NaufragesAu-delà de la description quasi anthropologique dans un style précis et poétique c’est un livre qui aborde trois thèmes :

Tout d’abord la soumission.
Ne jamais rien remettre en cause et se soumettre aux volontés divines en respectant les rites et les interdits religieux. Se soumettre à l’autorité en respectant scrupuleusement les ordres du chef. Se soumettre aux us et coutumes qui rythment les saisons et les relations entre les individus. Même une transgression sexuelle est récupérée par le village.
Se soumettre toujours et encore aux éléments naturels : la mer, la montagne, la pluie et la neige.

Au delà de la soumission, c’est aussi un livre sur la résignation.
A aucun moment on sent une quelconque velléité de révolte ou de remise en cause de l’ordre établi. Le village est résigné sur son sort ce qui empêche tout progrès ou toute amélioration de sa situation.
Cette résignation trouve son accomplissement dans le sacrifice final des « malades-guéris » qui vont mourir dans la montagne pour sauver le village.

Mais le thème principal semble être l’attente.
Tout le village attend toute l’année quelque chose ou quelqu’un. Attente des poissons, puis des calamars, puis de nouveau des poissons. Attente de la belle saison, attente d’un regard, attente de rencontrer la fille qu’on aime, attente de grandir, attente du retour du père, attente des jours meilleurs.
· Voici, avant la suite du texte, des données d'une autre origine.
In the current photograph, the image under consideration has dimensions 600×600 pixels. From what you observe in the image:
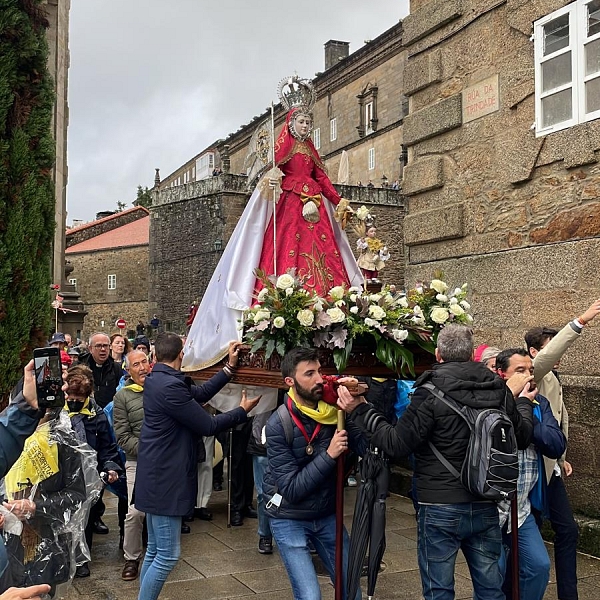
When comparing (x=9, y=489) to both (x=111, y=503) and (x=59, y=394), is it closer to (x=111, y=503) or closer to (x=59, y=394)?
(x=59, y=394)

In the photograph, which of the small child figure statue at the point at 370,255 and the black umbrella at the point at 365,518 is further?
the small child figure statue at the point at 370,255

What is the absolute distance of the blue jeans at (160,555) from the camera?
4.61m

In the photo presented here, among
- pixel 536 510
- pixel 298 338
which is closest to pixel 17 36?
pixel 298 338

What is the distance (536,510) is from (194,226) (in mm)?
34708

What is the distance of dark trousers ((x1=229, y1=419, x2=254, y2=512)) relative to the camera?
7695 millimetres

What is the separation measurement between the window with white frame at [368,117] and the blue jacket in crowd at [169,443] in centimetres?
4026

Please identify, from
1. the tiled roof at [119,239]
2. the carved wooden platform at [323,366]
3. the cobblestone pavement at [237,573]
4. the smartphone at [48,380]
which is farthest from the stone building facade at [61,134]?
the tiled roof at [119,239]

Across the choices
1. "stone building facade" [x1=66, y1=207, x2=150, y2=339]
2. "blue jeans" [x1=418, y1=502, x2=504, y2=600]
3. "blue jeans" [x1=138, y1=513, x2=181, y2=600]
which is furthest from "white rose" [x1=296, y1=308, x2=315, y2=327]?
"stone building facade" [x1=66, y1=207, x2=150, y2=339]

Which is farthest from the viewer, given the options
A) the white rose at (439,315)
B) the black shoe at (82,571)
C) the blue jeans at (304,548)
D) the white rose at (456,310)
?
the black shoe at (82,571)

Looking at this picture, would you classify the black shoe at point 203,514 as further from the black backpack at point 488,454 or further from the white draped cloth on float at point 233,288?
the black backpack at point 488,454

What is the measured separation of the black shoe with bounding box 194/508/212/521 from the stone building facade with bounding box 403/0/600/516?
3.51m

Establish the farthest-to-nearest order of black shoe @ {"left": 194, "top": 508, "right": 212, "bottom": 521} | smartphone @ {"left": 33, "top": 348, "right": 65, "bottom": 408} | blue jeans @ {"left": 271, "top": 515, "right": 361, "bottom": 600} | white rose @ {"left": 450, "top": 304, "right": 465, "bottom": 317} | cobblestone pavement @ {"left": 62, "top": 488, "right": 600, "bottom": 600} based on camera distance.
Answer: black shoe @ {"left": 194, "top": 508, "right": 212, "bottom": 521}
cobblestone pavement @ {"left": 62, "top": 488, "right": 600, "bottom": 600}
white rose @ {"left": 450, "top": 304, "right": 465, "bottom": 317}
blue jeans @ {"left": 271, "top": 515, "right": 361, "bottom": 600}
smartphone @ {"left": 33, "top": 348, "right": 65, "bottom": 408}

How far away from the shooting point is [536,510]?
4.82 metres

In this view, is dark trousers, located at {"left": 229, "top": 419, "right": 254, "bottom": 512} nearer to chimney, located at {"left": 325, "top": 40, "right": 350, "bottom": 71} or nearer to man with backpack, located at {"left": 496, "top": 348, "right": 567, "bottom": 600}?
man with backpack, located at {"left": 496, "top": 348, "right": 567, "bottom": 600}
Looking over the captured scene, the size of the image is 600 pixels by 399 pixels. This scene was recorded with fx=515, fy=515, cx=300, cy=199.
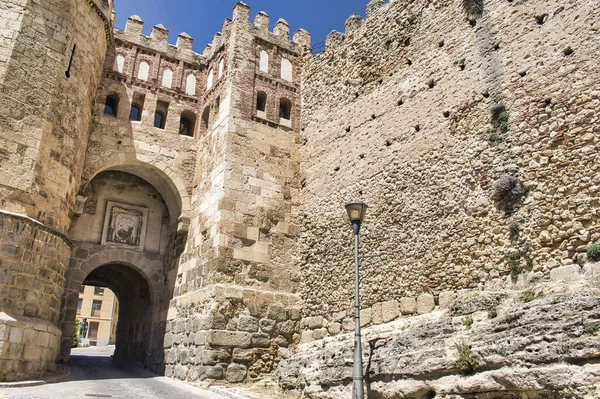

Et par dessus tout c’est l’attente du bateau. C’est une attente active et non résignée car ils font tout pour faire échouer un des transports de riz sur les rochers de la côte. Tout le village est tendu vers cet unique objectif. Parfois il faut attendre des années. Et quand enfin cela se produit c’est la fête et la promesse d’une survie assurée et de la faim repoussée pour quelque temps.
Jusqu’au jour ou un autre bateau va apporter, non la vie mais la maladie et la mort. Le village sera décimé. Dans un sacrifice final les malades qui ont survécu s’en vont mourir dans la montagne pour éviter une propagation de la maladie et préserver ainsi le village. Et dans la montagne c’est un nouvelle attente : celle de la mort…

La librairie a fermé en février 2008.